What you will do
Your answer should consist of every line in the records that holds "unicolor".

#### Task inputs ####

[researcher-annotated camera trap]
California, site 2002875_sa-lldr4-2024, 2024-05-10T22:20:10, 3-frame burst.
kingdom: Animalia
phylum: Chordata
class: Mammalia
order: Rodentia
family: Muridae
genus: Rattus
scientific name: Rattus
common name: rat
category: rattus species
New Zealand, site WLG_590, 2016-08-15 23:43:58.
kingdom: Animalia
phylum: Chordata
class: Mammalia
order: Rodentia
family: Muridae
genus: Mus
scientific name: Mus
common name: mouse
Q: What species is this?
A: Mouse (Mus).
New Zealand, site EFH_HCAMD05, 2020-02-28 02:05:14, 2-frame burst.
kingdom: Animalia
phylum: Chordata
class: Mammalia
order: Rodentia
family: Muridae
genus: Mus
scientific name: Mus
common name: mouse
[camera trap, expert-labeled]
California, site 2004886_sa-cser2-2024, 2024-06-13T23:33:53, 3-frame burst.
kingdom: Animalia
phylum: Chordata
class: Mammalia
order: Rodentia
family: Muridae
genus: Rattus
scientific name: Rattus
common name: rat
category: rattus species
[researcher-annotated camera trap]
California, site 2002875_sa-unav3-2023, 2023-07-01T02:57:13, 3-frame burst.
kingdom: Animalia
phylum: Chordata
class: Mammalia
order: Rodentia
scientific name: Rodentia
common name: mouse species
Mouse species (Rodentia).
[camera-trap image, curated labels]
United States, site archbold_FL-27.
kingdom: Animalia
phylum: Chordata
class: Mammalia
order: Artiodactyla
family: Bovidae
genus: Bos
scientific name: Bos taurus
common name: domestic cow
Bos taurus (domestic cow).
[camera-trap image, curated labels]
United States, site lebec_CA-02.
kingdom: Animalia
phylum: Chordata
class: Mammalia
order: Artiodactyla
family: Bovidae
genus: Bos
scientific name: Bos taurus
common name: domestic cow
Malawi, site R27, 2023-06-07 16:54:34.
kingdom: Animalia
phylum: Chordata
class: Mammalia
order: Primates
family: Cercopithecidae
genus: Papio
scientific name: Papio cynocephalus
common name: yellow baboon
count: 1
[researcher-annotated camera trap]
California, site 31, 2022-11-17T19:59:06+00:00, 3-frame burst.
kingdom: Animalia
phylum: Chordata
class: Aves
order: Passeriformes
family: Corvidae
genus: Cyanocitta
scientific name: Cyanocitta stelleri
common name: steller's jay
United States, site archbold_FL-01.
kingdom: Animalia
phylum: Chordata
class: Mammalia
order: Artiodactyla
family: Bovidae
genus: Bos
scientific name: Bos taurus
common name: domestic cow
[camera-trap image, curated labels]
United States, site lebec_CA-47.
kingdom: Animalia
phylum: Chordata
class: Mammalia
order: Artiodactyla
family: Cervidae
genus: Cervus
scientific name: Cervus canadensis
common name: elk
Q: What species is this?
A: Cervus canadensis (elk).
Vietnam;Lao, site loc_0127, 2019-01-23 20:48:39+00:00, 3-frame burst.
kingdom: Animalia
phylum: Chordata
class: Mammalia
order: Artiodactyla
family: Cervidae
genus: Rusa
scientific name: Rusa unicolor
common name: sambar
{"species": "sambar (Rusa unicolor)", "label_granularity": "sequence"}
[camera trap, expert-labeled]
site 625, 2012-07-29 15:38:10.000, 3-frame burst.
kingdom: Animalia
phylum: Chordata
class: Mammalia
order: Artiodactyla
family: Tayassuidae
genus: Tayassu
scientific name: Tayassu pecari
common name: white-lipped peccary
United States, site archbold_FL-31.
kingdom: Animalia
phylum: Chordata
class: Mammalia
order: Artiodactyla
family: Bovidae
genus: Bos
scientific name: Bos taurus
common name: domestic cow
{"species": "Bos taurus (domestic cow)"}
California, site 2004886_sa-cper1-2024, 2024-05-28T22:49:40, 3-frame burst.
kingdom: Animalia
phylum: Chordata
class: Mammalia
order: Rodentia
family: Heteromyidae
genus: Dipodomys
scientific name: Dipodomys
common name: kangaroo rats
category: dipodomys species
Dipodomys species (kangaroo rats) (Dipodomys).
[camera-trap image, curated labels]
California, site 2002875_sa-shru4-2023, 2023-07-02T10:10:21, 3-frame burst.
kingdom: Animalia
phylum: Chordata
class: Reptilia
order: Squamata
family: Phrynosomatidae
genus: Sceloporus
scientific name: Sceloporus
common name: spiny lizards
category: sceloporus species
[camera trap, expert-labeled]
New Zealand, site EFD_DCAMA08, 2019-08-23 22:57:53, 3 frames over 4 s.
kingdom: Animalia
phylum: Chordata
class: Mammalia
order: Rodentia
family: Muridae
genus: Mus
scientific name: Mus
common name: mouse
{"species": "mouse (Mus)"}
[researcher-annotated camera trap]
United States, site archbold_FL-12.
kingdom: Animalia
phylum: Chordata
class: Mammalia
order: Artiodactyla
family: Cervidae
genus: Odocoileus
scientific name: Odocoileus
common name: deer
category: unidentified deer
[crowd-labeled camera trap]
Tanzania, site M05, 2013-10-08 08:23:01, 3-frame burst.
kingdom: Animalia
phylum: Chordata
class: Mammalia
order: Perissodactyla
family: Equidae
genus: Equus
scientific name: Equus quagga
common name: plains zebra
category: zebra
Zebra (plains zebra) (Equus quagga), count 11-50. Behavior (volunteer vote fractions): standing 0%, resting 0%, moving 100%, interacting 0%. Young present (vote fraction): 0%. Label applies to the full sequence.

####

Task response
scientific name: Rusa unicolor
{"species": "sambar (Rusa unicolor)", "label_granularity": "sequence"}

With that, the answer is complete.